→ WORK ORDER
When a line of the listing below has the string "check" in it, copy that line.

→ PROVIDED DATA
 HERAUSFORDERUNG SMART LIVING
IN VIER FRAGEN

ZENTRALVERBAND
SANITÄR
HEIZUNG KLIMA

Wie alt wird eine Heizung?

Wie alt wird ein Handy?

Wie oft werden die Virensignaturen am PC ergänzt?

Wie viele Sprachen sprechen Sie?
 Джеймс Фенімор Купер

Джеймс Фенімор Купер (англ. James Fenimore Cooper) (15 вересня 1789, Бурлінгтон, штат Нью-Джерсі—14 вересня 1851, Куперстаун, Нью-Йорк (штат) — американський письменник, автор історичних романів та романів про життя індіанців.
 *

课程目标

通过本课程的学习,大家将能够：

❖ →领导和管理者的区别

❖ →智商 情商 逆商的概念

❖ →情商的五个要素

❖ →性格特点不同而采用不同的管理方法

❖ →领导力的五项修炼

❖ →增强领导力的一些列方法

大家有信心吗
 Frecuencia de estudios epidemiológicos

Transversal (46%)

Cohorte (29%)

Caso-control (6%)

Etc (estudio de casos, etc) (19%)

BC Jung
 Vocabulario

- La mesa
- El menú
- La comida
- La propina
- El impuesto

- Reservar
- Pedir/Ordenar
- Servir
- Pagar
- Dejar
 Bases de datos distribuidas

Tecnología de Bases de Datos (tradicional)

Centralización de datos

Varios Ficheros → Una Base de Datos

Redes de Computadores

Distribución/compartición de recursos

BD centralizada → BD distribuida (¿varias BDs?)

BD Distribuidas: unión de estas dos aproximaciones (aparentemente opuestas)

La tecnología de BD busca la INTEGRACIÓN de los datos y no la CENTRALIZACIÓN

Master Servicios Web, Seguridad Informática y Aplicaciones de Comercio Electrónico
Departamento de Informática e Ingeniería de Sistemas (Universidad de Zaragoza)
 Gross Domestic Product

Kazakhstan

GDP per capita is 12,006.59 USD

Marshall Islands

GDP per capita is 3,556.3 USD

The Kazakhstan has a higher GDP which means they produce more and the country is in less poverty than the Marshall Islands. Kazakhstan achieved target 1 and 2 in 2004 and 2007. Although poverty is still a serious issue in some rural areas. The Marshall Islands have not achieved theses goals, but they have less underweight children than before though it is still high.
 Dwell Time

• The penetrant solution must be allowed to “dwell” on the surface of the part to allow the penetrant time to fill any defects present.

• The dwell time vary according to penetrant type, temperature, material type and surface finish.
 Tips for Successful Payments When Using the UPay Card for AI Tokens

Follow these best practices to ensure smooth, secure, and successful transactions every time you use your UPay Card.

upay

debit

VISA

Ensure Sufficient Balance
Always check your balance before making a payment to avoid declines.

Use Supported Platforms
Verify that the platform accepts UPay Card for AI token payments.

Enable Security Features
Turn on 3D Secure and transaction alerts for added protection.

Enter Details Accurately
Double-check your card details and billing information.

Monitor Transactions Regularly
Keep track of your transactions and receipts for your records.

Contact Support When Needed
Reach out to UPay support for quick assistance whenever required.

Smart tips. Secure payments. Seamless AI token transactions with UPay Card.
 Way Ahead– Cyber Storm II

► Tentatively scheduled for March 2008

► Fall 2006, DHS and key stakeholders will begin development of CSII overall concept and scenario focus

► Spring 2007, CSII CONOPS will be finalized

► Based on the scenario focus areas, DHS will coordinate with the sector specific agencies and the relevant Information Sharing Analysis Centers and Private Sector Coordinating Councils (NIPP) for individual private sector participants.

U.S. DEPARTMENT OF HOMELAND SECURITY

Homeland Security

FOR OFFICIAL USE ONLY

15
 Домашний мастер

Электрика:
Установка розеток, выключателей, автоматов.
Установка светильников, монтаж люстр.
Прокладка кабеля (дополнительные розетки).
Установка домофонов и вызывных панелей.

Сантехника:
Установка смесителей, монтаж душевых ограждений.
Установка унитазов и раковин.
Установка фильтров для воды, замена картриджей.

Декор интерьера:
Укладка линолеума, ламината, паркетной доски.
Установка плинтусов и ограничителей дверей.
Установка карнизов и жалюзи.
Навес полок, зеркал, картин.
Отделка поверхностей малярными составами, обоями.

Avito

→ PROBLEM SOLUTION
Always check your balance before making a payment to avoid declines.
Double-check your card details and billing information.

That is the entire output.